AUSZUG:
···
Schließlich ist das Verwaltungsgericht zu Recht davon ausgegangen, dass in der Regelung der Ziff. II Nr. 1 des Bescheids des Landratsamts vom 2. Februar 2007 auch kein Verstoß gegen Art. 6 Abs. 1 GG gesehen werden kann. Zwar hat Art. 6 Abs. 1 GG auch zum Ziel, den wirtschaftlichen Zusammenhalt der Familie zu fördern (vgl. Jarass/Pieroth, GG, 9. Aufl. 2007, RdNr. 10 zu Art. 6). Jedoch geht die grundsätzliche Pflicht des Staates zur materiellen Förderung der Familie nicht so weit, dass er gehalten wäre, jede Belastung auszugleichen. Vielmehr kann der Gesetzgeber im Rahmen seiner Gestaltungsfreiheit selbst bestimmen, auf welche Weise er den ihm aufgetragenen besonderen Schutz der Ehe verwirklichen will (vgl. BVerfG vom 21.10.1980, BVerfGE 55, 114/127). Nach diesen Grundsätzen ist offensichtlich, dass aus Art. 6 Abs. 1 GG kein Anspruch eines Ehegatten auf Mitarbeit im Gewerbebetrieb des anderen Ehegatten abgeleitet werden kann.

Kosten: § 154 Abs. 2, § 159 Satz 1 VwGO.

Streitwert: § 47 Abs. 3, § 52 Abs. 2 GKG.
···
ROHDATEN:
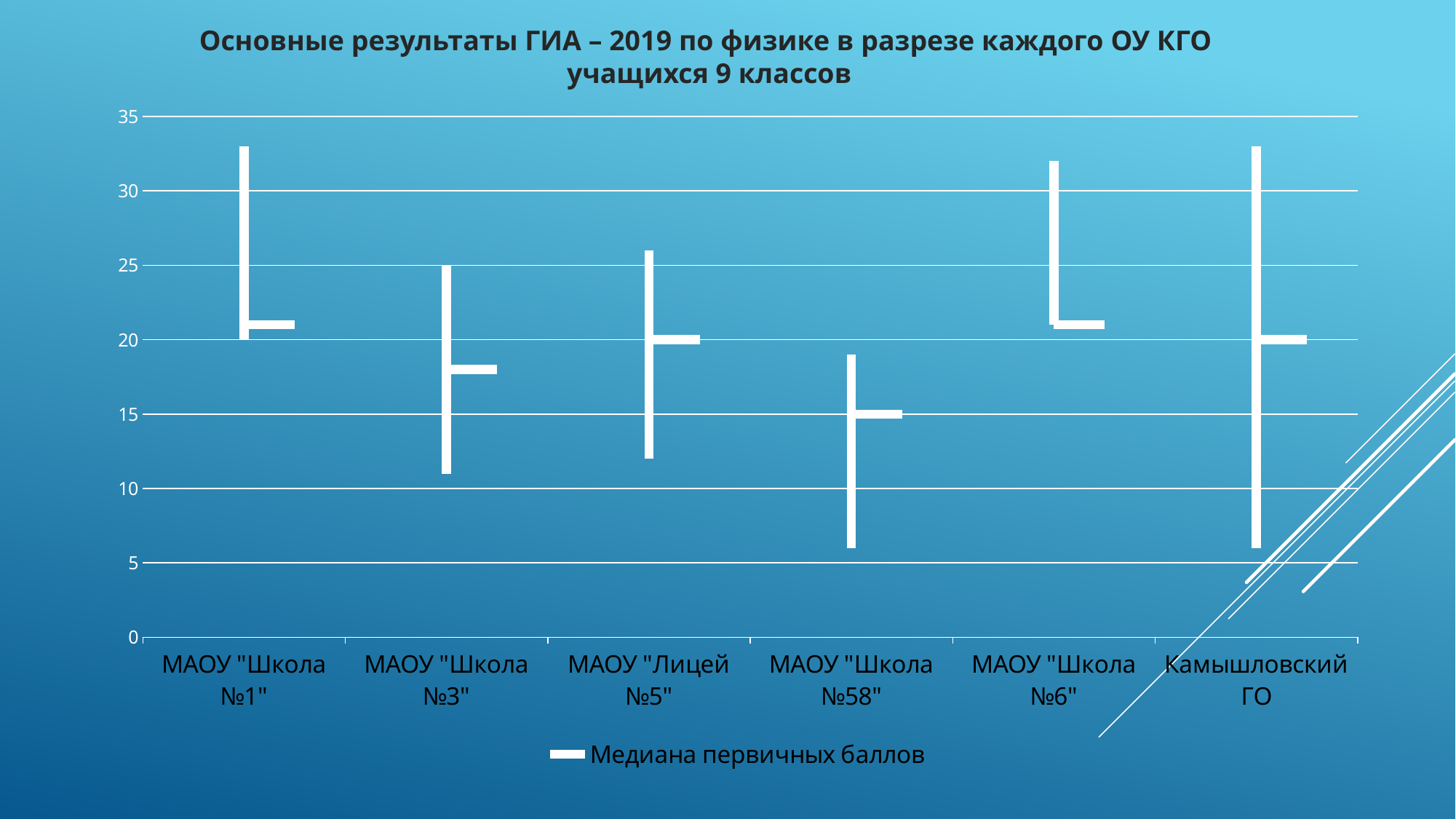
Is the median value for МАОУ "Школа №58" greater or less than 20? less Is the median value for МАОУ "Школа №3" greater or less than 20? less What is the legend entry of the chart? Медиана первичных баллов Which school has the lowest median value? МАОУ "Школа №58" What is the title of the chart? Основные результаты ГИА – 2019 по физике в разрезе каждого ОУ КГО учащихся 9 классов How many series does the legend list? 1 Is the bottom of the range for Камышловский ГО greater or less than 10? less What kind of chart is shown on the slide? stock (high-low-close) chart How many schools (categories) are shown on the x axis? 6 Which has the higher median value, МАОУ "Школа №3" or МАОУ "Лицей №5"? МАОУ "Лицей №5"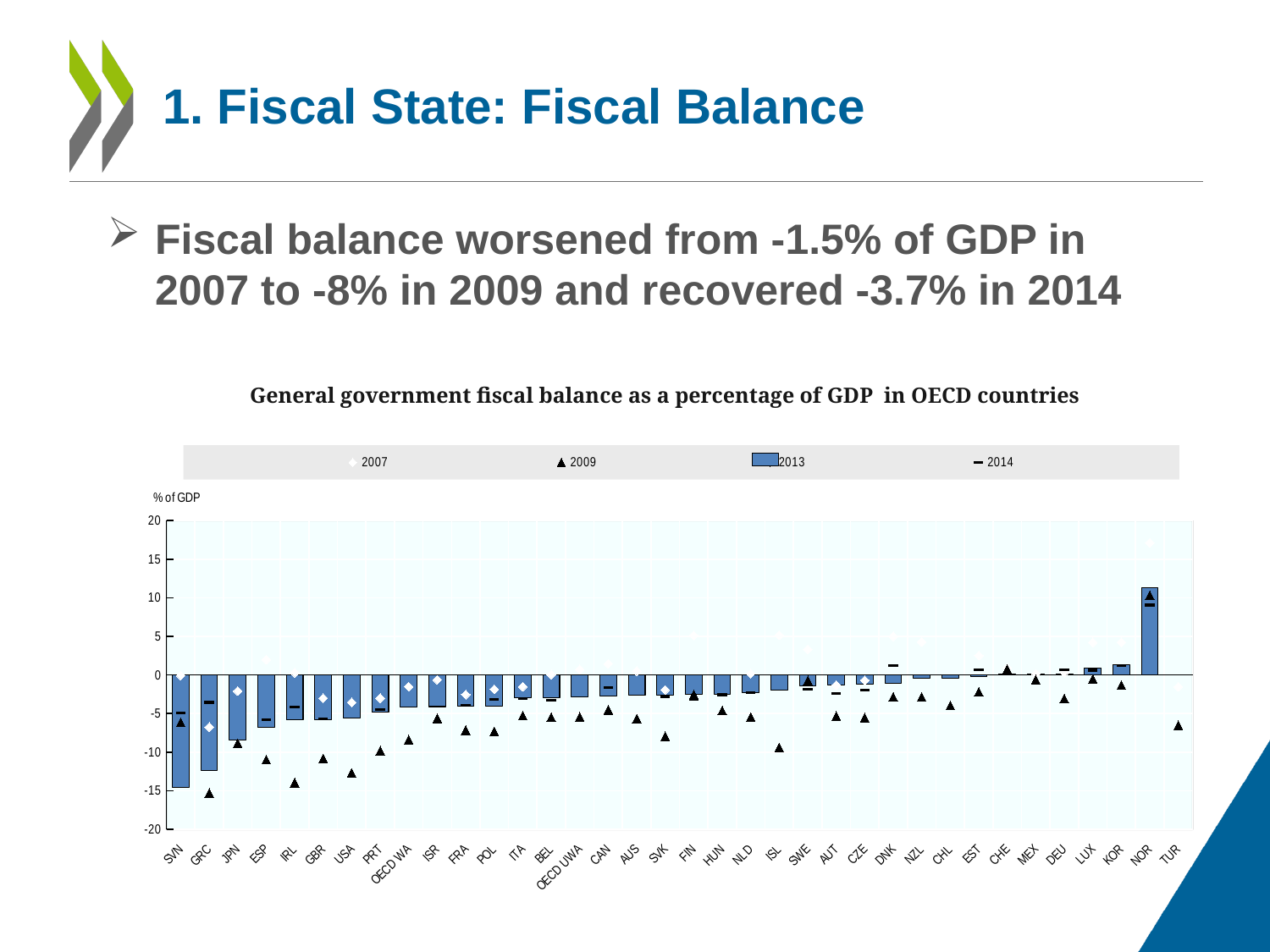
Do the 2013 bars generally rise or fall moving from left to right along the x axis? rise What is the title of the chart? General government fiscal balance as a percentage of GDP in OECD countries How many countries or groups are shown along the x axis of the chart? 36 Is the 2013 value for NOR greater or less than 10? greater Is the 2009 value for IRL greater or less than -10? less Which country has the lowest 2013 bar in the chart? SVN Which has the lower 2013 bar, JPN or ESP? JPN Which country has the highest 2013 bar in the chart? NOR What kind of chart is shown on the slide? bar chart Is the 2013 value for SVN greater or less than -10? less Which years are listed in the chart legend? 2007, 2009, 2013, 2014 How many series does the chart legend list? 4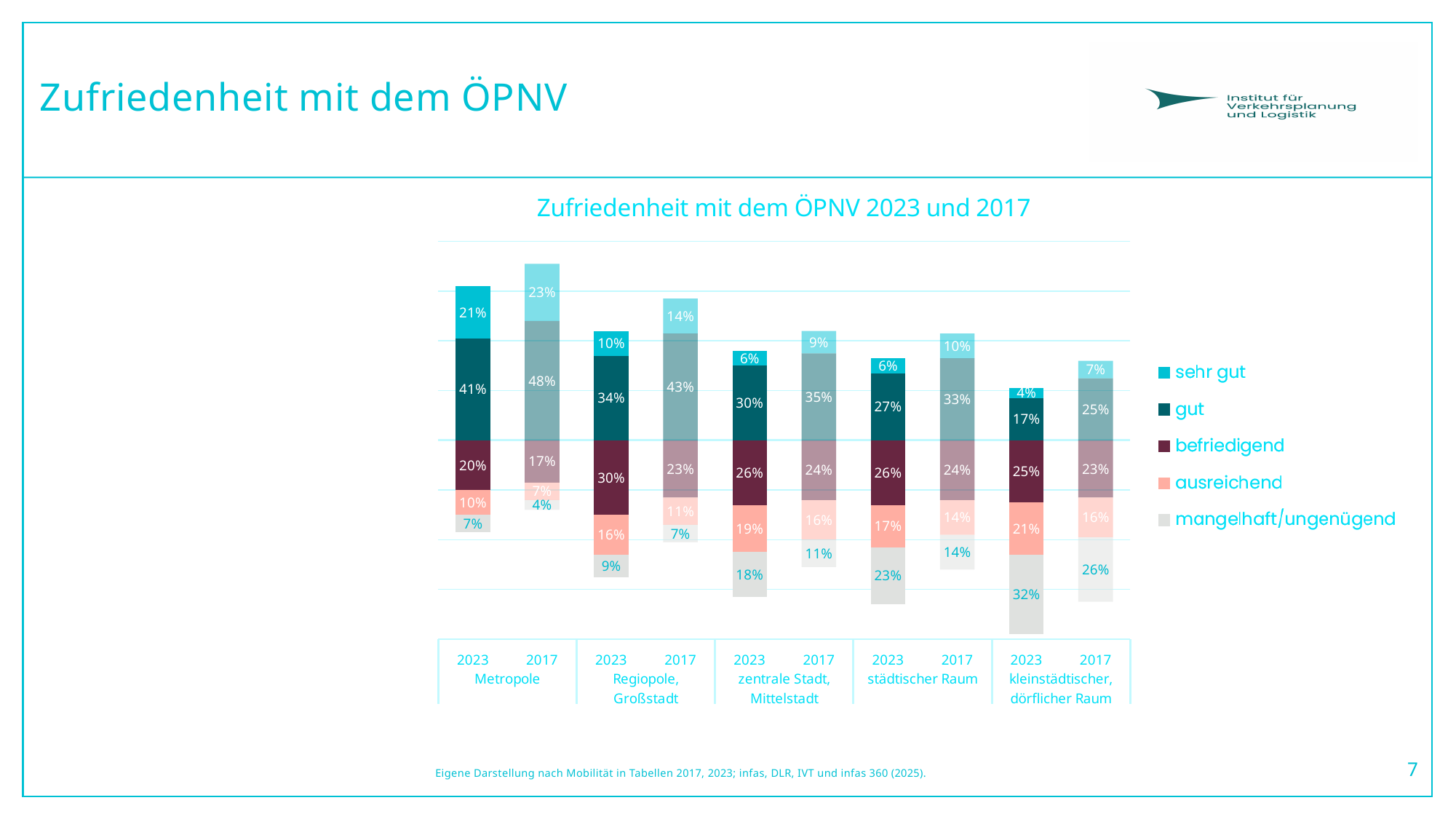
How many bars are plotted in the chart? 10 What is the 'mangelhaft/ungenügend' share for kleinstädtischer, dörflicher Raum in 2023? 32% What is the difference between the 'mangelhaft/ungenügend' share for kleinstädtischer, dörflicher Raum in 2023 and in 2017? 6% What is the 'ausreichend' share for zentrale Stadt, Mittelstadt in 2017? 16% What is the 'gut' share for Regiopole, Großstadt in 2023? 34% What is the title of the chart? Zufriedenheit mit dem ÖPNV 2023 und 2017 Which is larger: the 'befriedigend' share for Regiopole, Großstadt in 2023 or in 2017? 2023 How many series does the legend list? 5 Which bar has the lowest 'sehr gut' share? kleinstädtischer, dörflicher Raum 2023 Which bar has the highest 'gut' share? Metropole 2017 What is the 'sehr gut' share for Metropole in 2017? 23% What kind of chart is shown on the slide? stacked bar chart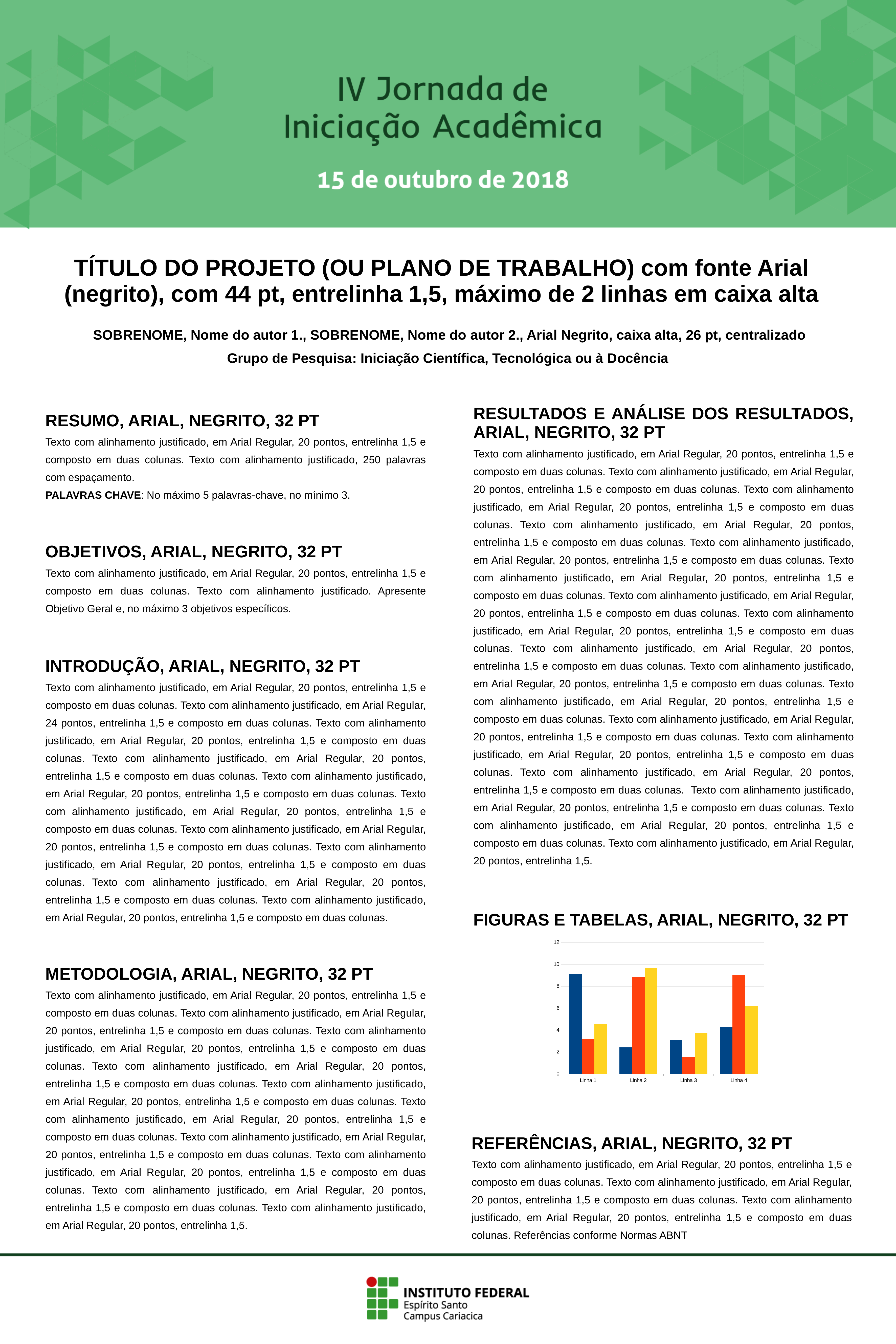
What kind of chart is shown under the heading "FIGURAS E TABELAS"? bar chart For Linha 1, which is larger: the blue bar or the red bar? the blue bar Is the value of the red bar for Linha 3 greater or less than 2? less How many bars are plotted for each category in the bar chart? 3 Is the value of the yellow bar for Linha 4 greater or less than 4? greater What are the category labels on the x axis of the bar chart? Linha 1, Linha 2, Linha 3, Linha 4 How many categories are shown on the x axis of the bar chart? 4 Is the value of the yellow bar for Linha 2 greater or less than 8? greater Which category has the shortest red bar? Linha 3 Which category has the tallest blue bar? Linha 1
···
Welche mit dem Zeichen „§“ angeführten Vorschriften nennt der Auszug zum Urteil über Art. 6 Abs. 1 GG? Führe alle mit ihrem Gesetz auf.

ANTWORTFELD:
- § 154 Abs. 2 VwGO
- § 159 Satz 1 VwGO
- § 47 Abs. 3 GKG
- § 52 Abs. 2 GKG